_Work instructions_
Please pull out the lines from the line with "Of the available" to the line with "Answer: the white baseboard", both included, and reproduce them word for word.

***** Supplied records

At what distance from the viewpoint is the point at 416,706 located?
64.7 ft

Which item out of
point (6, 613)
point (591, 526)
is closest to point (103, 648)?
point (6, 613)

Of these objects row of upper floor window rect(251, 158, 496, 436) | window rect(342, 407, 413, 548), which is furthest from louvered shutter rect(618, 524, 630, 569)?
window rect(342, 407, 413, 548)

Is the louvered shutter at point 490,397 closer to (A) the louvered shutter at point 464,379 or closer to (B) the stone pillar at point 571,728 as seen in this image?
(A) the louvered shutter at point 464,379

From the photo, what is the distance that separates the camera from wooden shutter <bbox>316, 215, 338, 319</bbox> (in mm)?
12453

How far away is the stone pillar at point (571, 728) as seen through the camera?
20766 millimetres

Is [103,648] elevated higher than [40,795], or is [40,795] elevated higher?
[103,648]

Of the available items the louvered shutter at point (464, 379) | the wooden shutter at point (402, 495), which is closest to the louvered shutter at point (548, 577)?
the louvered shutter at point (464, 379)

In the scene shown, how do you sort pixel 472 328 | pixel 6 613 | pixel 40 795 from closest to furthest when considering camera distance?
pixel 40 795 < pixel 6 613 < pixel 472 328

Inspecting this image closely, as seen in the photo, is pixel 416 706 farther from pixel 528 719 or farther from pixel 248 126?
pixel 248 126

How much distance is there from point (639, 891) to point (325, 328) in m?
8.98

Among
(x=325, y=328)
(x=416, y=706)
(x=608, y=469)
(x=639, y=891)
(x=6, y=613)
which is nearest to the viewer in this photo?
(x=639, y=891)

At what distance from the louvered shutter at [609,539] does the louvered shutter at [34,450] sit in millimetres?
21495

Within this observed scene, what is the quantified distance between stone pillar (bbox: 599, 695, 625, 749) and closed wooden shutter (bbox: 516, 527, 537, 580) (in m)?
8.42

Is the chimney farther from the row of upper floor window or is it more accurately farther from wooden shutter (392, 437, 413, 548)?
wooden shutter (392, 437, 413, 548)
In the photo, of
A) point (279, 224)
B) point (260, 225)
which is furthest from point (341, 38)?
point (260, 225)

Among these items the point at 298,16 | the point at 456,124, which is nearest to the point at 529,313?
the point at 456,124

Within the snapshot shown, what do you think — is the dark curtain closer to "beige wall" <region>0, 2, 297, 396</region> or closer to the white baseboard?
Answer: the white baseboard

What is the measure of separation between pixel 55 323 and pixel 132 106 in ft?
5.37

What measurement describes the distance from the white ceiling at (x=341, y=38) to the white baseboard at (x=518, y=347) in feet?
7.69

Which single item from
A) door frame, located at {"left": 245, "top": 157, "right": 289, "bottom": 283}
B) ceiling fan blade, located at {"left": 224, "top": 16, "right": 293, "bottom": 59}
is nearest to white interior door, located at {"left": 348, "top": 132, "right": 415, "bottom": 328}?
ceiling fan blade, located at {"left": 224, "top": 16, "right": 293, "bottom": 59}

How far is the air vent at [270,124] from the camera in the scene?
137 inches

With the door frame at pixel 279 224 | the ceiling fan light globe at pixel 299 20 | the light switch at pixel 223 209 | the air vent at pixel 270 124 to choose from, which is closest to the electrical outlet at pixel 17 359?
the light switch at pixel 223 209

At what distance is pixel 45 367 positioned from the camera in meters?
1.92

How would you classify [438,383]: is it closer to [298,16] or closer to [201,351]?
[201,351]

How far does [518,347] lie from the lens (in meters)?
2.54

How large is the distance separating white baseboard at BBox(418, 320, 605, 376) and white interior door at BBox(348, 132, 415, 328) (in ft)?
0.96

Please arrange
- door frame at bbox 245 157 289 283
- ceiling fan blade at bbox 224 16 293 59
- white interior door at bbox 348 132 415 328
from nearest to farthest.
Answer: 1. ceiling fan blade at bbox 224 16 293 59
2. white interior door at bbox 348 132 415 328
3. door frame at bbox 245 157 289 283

**********

_Exercise output_
Of the available items the louvered shutter at point (464, 379) | the wooden shutter at point (402, 495), which is closest to the louvered shutter at point (548, 577)?
the louvered shutter at point (464, 379)

In the scene shown, how do you sort pixel 472 328 | pixel 6 613 | pixel 40 795 from closest to furthest when considering camera distance?
pixel 40 795 < pixel 6 613 < pixel 472 328

Inspecting this image closely, as seen in the photo, is pixel 416 706 farther from pixel 528 719 or farther from pixel 248 126?
pixel 248 126

How much distance is there from point (639, 891) to point (325, 328) in m?
8.98

Among
(x=325, y=328)
(x=416, y=706)
(x=608, y=469)
(x=639, y=891)
(x=6, y=613)
which is nearest to the viewer in this photo?
(x=639, y=891)

At what distance from the louvered shutter at [609,539] does the louvered shutter at [34,450] sit in millimetres?
21495

Within this observed scene, what is the quantified distance between stone pillar (bbox: 599, 695, 625, 749) and closed wooden shutter (bbox: 516, 527, 537, 580) (in m)?
8.42

Is the chimney farther from the row of upper floor window or is it more accurately farther from wooden shutter (392, 437, 413, 548)?
wooden shutter (392, 437, 413, 548)
In the photo, of
A) point (279, 224)
B) point (260, 225)
which is furthest from point (341, 38)?
point (260, 225)

Among these items the point at 298,16 | the point at 456,124, which is nearest to the point at 529,313?
the point at 456,124

Within the snapshot shown, what do you think — is the dark curtain closer to "beige wall" <region>0, 2, 297, 396</region> or closer to the white baseboard?
Answer: the white baseboard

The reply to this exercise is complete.